Motion made, and Question proposed, "That the Debate be now adjourned."—(Mr. W. E. Forster.)


said, he would like to ask the hon. Gentleman one question. He gathered from his speech that the Government thought they would be able to provide for the Chiefs referred to in safety and comfort. He asked, when were those Chiefs to be provided for, and what was to be done with the lands on which they had hitherto lived?


said, he did not think he should be acting in conformity with the recently established Rules of the House, if he were to renew the debate on the Motion for adjournment now before the House. But the debate was likely to be adjourned, and there would be a further and more convenient opportunity of replying to the question of the right hon. Baronet when the debate was resumed. Explanations, he believed, had been given "elsewhere" on the subject. With regard to the adjournment, he wished to observe that the debate had been distinguished by its practical character, and the subject of it was altogether one of serious importance. That being so, he should be very sorry, as the debate could not be brought to a conclusion that evening, that it should drop.
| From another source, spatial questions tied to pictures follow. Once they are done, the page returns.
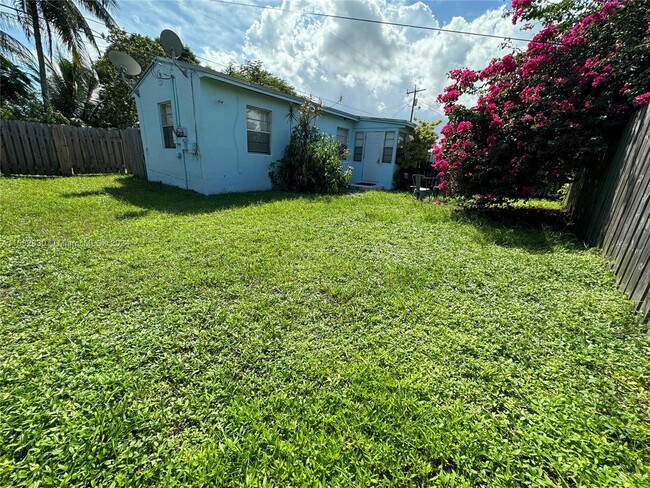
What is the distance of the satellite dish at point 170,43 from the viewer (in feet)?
23.2

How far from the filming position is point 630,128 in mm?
3746

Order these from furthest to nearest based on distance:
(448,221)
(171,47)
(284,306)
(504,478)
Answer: (171,47), (448,221), (284,306), (504,478)

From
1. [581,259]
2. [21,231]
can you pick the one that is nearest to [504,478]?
[581,259]

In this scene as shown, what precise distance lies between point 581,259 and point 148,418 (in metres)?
4.84

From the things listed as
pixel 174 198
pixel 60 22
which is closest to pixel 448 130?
pixel 174 198

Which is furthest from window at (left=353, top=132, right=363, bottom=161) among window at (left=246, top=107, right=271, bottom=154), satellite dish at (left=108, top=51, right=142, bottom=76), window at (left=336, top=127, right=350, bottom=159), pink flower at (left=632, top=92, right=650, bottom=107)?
pink flower at (left=632, top=92, right=650, bottom=107)

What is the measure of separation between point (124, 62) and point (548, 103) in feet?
34.7

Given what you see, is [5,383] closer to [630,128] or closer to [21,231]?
[21,231]


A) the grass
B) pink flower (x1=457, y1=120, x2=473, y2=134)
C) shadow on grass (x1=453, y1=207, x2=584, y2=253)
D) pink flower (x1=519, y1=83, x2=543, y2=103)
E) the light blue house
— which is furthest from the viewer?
the light blue house

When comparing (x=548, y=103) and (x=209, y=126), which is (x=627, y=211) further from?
(x=209, y=126)

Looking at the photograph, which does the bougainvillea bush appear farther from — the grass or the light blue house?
the light blue house

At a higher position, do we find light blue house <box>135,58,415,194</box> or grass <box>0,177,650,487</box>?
light blue house <box>135,58,415,194</box>

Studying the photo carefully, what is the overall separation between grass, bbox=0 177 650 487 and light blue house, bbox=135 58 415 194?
452 cm

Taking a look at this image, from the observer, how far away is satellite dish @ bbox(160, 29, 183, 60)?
7.08 meters
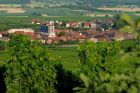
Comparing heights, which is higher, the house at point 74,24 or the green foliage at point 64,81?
the green foliage at point 64,81

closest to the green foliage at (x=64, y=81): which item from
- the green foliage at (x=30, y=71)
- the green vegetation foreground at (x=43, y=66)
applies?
the green vegetation foreground at (x=43, y=66)

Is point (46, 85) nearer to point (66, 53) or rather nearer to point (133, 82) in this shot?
point (133, 82)

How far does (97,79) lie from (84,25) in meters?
99.3

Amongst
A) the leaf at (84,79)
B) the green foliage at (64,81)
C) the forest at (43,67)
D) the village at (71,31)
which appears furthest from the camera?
the village at (71,31)

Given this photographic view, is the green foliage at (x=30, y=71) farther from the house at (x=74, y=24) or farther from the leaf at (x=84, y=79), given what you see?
the house at (x=74, y=24)

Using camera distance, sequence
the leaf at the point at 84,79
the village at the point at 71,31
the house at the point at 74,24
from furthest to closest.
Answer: the house at the point at 74,24, the village at the point at 71,31, the leaf at the point at 84,79

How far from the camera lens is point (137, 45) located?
16.4 ft

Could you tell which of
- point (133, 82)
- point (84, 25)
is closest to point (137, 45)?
point (133, 82)

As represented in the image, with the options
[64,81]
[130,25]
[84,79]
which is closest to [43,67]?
[64,81]

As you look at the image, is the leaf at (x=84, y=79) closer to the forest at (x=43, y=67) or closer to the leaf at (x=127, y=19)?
the leaf at (x=127, y=19)

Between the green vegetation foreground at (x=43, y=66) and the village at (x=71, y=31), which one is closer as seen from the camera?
the green vegetation foreground at (x=43, y=66)

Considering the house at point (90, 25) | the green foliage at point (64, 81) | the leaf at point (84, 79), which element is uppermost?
the leaf at point (84, 79)

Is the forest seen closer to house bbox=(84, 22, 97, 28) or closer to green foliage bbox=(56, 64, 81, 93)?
green foliage bbox=(56, 64, 81, 93)

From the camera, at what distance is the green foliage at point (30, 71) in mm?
19562
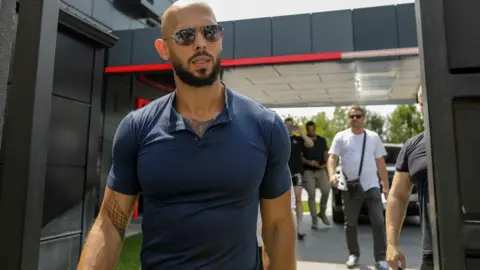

The House was aware of the difficulty in which it was placed with regard to Public Business, and the proposal he had to make was that there should be a Morning Sitting on Friday for the continuance of the debate, on which day, in view of the progress already made, he had no doubt that it would be practicable to bring it to a conclusion.


said, he should renew his question after the conclusion of the debate.

Question put, and agreed to.

Debate adjourned till Friday, at Two of the clock.